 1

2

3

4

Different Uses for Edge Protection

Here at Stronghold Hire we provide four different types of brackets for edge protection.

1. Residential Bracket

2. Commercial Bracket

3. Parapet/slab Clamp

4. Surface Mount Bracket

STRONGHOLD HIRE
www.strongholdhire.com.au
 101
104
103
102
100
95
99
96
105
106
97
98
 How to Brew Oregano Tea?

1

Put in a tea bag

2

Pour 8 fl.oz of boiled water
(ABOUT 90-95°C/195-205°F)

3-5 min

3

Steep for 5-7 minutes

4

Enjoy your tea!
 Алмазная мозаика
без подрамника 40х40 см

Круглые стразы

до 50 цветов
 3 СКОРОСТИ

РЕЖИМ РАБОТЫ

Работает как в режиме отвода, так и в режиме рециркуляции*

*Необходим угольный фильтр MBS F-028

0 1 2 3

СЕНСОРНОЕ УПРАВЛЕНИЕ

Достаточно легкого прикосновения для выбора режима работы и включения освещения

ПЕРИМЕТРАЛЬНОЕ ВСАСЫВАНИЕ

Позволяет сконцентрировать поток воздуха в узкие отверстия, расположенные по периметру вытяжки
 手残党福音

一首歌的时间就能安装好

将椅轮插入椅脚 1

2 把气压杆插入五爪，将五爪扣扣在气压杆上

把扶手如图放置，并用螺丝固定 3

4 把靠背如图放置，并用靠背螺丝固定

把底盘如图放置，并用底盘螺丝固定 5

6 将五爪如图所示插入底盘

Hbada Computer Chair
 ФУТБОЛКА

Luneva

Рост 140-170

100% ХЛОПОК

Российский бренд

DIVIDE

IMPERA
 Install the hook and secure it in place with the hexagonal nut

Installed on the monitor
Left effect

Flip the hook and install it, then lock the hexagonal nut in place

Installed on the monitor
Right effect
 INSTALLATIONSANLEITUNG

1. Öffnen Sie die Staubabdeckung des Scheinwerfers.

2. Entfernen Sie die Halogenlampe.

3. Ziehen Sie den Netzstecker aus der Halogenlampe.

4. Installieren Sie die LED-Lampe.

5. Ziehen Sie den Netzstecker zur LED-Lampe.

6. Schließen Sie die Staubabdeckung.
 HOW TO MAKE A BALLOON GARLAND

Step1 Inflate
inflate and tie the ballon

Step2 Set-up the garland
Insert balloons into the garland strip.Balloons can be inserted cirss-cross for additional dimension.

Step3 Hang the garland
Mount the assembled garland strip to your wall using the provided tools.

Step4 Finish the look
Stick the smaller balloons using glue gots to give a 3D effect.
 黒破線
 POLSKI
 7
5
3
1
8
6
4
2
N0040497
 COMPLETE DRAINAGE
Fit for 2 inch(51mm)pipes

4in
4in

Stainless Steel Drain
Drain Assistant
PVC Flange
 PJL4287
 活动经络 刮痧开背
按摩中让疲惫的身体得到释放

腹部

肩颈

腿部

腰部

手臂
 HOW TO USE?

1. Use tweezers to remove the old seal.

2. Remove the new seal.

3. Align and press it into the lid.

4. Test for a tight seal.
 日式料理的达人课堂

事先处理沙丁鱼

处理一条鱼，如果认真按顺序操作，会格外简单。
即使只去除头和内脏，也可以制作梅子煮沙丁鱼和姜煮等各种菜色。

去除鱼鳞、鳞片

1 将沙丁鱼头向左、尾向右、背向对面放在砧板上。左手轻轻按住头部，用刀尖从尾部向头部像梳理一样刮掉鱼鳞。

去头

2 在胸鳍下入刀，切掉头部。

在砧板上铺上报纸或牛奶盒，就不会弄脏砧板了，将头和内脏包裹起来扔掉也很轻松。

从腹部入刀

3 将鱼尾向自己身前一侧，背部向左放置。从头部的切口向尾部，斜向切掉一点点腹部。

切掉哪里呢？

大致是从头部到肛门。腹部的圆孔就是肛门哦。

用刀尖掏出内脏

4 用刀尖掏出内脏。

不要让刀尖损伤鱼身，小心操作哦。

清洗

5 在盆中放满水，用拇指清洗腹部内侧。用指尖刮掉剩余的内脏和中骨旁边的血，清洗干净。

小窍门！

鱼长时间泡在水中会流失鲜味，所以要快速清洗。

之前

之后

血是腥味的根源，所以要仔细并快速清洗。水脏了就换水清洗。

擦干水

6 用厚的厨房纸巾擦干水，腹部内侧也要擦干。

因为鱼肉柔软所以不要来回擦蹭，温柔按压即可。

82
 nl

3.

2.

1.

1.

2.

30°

──────────

**Work order**
Retype exactly the lines of the data above that fall between the line with "Here at Stronghold" and the line with "СЕНСОРНОЕ УПРАВЛЕНИЕ", inclusive, and add nothing.

**Exercise response**
Here at Stronghold Hire we provide four different types of brackets for edge protection.

1. Residential Bracket

2. Commercial Bracket

3. Parapet/slab Clamp

4. Surface Mount Bracket

STRONGHOLD HIRE
www.strongholdhire.com.au
 101
104
103
102
100
95
99
96
105
106
97
98
 How to Brew Oregano Tea?

1

Put in a tea bag

2

Pour 8 fl.oz of boiled water
(ABOUT 90-95°C/195-205°F)

3-5 min

3

Steep for 5-7 minutes

4

Enjoy your tea!
 Алмазная мозаика
без подрамника 40х40 см

Круглые стразы

до 50 цветов
 3 СКОРОСТИ

РЕЖИМ РАБОТЫ

Работает как в режиме отвода, так и в режиме рециркуляции*

*Необходим угольный фильтр MBS F-028

0 1 2 3

СЕНСОРНОЕ УПРАВЛЕНИЕ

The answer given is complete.